Vellum Print File Setup: Designing for Translucency

Vellum Print File Setup: Designing for Translucency

Vellum Print File Setup: Designing for Translucency

Bleed, ink limits, and the layering logic that makes this substrate work.

TL;DR

Vellum print sheets from Popecho are produced on 135g semi-translucent vellum in three fixed rectangular formats — portrait bookmark, square, and A6-adjacent landscape. The single most important production decision is designing with the see-through quality as a feature rather than fighting it: solid fills lose opacity, dark saturation shifts, and white backgrounds disappear into the substrate. Set up your canvas in CMYK at 300 DPI, include 2mm bleed, and open the product in Popecho's editor to confirm the trim boundary before submitting.

What This Subtype Actually Demands

Vellum prints belong to a different creative logic than standard flat cards. The 135g substrate — semi-translucent, smooth, with no coating — is the whole point. Ink does not soak in; it sits on the surface, and the sheet reads through from behind. That means anything placed underneath a vellum print becomes part of the composition: a backing photocard, a packaging insert, a second printed layer.

Three fixed rectangular formats cover the main use cases: 66×184mm for bookmark-style portrait, 112×112mm for square, and 175×118mm for A6-adjacent landscape. There is no die-cut option and no hardware — this is a flat sheet product. Creators who need shaped overlays must work within these rectangles, which means the composition itself has to do the visual work that a contour cut would otherwise handle.

The Chinese subtitle for this product describes the target as — hazy, dreamlike INS style. That framing is accurate and useful: it tells you the aesthetic register this substrate is built for.

Setting Up the Artwork

Choose your size variant first, then build the canvas to the finished dimensions plus 2mm bleed on all sides. For the square variant that means a 116×116mm working canvas; for the bookmark, 70×188mm; for the landscape, 179×122mm. Work in CMYK throughout — screen RGB values will shift noticeably on the warm vellum ground, and catching that shift before print saves a full production cycle.

Open the product in Popecho's onsite editor and the trim boundary and bleed area load automatically for the variant you have selected. Use those live guides to confirm your composition sits correctly before export. The editor is the fastest way to verify that your design clears the safe zone — keep all critical text and key elements at least 3mm inside the finished cut line, because vellum trim tolerance is unforgiving on thin borders.

Export at 300 DPI minimum in PNG, JPG, or PDF. (PDF is the safest choice for designs with fine linework, since it avoids the compression artifacts that can appear in high-contrast JPEG exports.)

• **To be done**:
Can you pick up the guide on vellum print file setup right after its final sentence and keep it going?

• **Listing**:

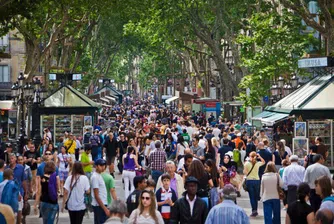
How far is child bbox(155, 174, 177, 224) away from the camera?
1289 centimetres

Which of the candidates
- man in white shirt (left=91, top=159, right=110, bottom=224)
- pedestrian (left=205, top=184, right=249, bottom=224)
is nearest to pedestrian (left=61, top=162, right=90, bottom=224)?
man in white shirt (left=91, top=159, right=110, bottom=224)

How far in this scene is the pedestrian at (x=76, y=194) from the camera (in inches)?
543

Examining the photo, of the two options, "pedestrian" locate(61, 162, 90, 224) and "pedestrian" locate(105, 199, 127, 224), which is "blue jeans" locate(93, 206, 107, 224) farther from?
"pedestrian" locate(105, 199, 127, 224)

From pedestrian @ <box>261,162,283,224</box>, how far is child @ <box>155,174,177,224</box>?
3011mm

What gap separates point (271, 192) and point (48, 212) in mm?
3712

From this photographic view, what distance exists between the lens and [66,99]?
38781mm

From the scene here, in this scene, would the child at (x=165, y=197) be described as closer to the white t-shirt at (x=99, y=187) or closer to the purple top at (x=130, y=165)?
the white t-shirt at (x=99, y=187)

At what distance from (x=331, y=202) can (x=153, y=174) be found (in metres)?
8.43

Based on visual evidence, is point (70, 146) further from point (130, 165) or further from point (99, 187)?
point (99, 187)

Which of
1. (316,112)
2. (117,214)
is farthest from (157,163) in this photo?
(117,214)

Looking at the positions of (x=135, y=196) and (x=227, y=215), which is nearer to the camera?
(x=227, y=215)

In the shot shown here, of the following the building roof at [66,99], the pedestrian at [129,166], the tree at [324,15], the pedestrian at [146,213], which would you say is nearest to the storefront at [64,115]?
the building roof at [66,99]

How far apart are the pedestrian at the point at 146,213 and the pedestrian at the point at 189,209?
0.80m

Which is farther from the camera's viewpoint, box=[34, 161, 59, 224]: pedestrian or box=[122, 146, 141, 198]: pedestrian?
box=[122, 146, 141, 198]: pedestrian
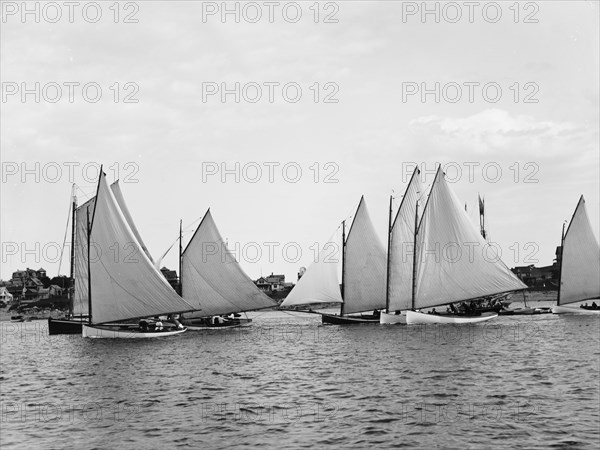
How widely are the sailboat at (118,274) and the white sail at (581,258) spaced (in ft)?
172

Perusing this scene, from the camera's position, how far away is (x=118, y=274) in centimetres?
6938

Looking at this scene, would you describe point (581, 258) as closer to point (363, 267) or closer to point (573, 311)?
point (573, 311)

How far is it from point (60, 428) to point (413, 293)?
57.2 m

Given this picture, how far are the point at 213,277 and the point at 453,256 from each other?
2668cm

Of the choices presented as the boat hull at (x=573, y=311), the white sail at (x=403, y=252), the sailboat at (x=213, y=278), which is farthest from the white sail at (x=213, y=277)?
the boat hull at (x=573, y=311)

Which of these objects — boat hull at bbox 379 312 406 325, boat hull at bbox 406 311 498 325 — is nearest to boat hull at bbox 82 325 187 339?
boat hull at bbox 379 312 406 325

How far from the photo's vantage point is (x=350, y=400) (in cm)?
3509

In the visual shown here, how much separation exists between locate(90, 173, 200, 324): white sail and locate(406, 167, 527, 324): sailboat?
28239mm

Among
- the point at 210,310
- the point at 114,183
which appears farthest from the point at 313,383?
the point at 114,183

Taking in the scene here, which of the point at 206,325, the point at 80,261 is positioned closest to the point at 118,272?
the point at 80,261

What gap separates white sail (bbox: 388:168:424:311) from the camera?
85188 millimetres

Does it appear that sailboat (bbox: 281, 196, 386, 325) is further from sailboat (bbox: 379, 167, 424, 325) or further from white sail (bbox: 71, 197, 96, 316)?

• **Output for this exercise**:
Background handling is the step most creators miss: the vellum is semi-translucent, so a solid white fill does not produce an opaque white field — it prints as a reduced-opacity wash that allows the substrate undertone and whatever is behind the sheet to show through. If your design requires a true white area, that area should simply be left empty so the unprinted vellum reads as the lightest value.

Surface and Production Decisions

Popecho produces these sheets with 4-color high-definition CMYK print. Because vellum is non-absorbent, ink sits on the surface rather than being absorbed into the paper fibre. The practical consequence: highly saturated fills and rich blacks will print at slightly lower perceived density than the same values on coated card stock. The hazy quality is inherent and intentional — it is not a defect to correct in proofing.

Heavy ink coverage over large areas carries a real risk: ink pooling and uneven drying on a non-absorbent surface. Designs with large solid fills — especially dark backgrounds covering most of the sheet — are the most likely to show this. Soft gradients, watercolour-wash textures, light linework, and pastel palettes are the surface's natural language. Dense vector fills and heavy body text blocks will appear muddy against the translucent ground and risk adhesion issues.

Colour output will shift from screen preview because the vellum base carries a warm/cream undertone that affects perceived hue across the whole design. Build and proof in CMYK, not RGB, and if possible run a single-design test order at the 20-piece MOQ before committing to a larger run. Popecho's production lead time is approximately 11 days, so build that into your project timeline. For runs of 500 or more, Popecho's bulk channel handles volume pricing separately.

Finished prints should be handled with care: ink adhesion on vellum is lower than on coated stock, and the surface is sensitive to friction and moisture.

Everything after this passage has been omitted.